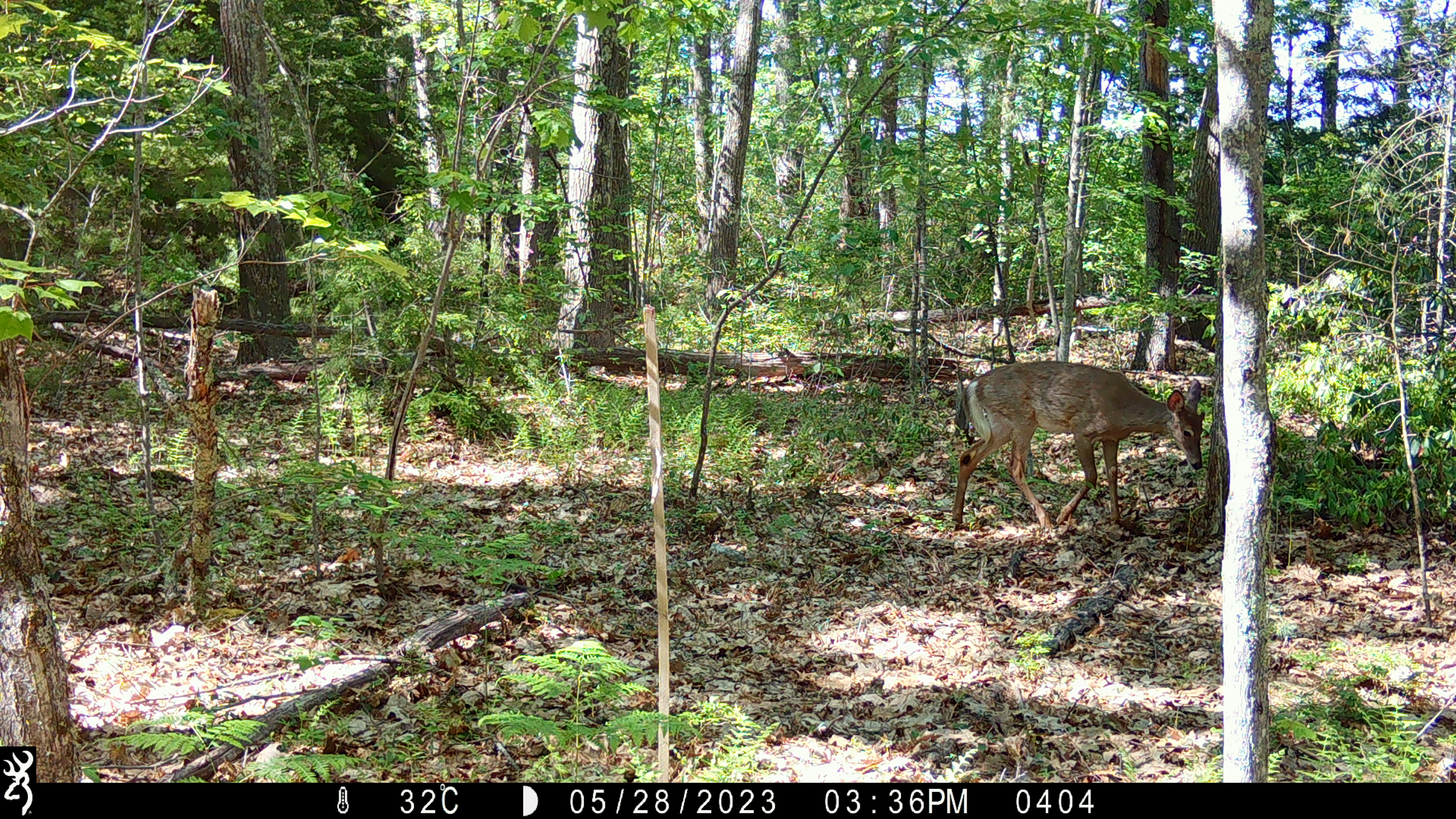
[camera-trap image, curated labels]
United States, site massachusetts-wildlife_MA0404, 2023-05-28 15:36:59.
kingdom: Animalia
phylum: Chordata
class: Mammalia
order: Artiodactyla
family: Cervidae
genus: Odocoileus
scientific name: Odocoileus virginianus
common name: white-tailed deer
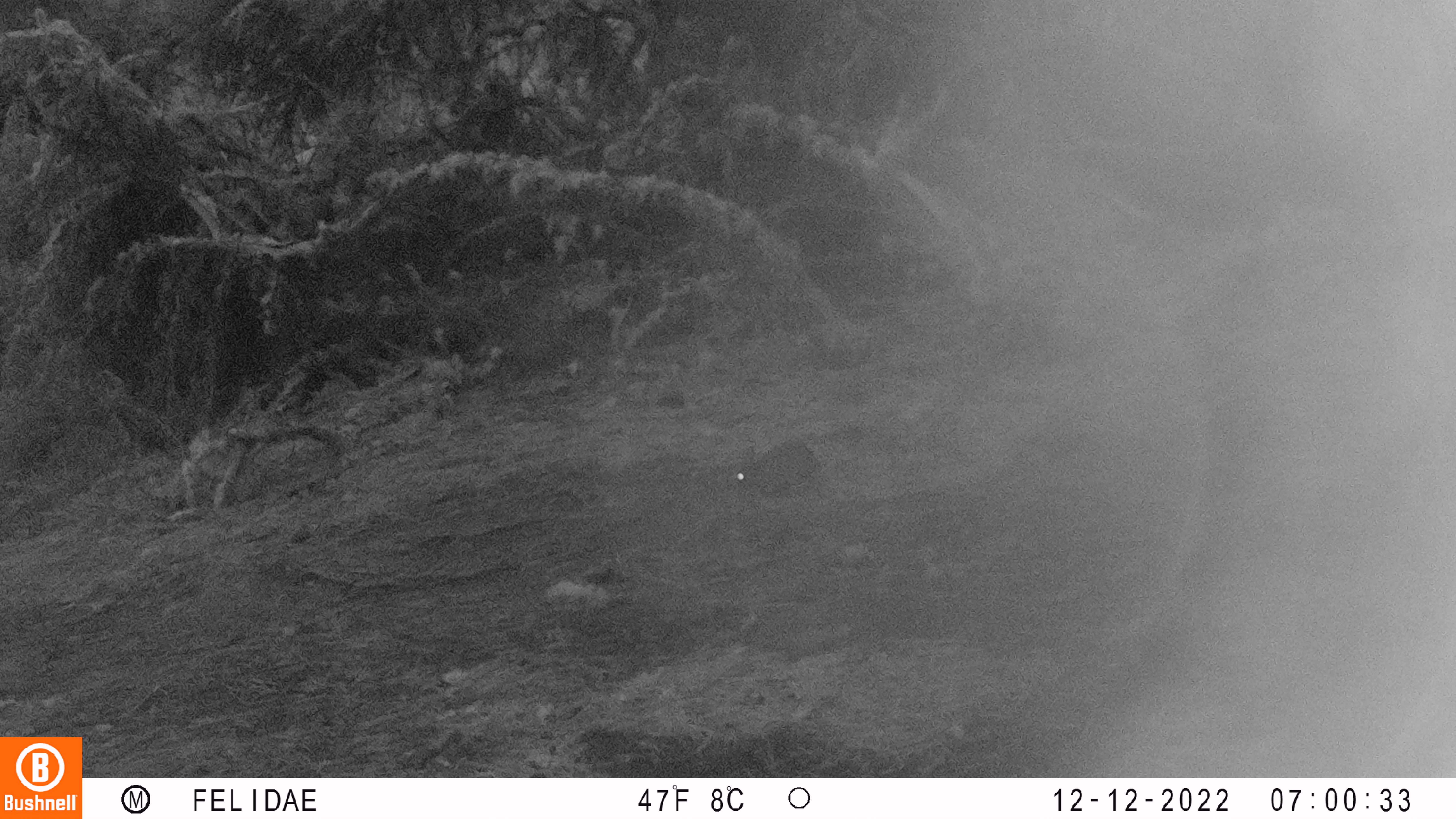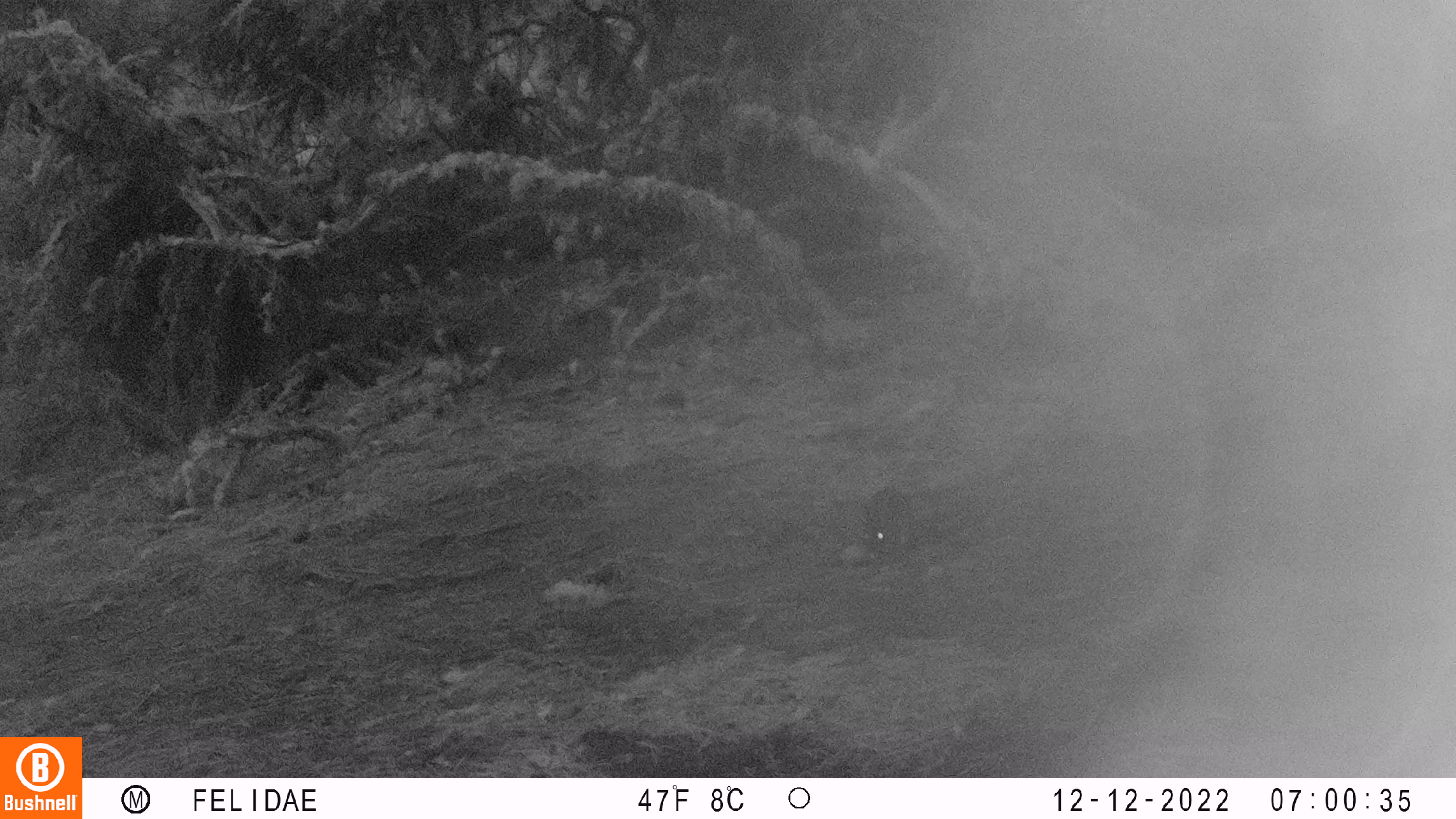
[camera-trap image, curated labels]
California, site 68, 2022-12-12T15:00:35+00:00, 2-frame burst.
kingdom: Animalia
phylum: Chordata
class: Mammalia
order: Lagomorpha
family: Leporidae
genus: Sylvilagus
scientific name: Sylvilagus bachmani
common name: brush rabbit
Brush rabbit (Sylvilagus bachmani).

_ _ _

- Assigned task
Retype the lines beginning at the one containing "order: Lagomorpha" and ending at the final line of the material, both included.

- Answer area
order: Lagomorpha
family: Leporidae
genus: Sylvilagus
scientific name: Sylvilagus bachmani
common name: brush rabbit
Brush rabbit (Sylvilagus bachmani).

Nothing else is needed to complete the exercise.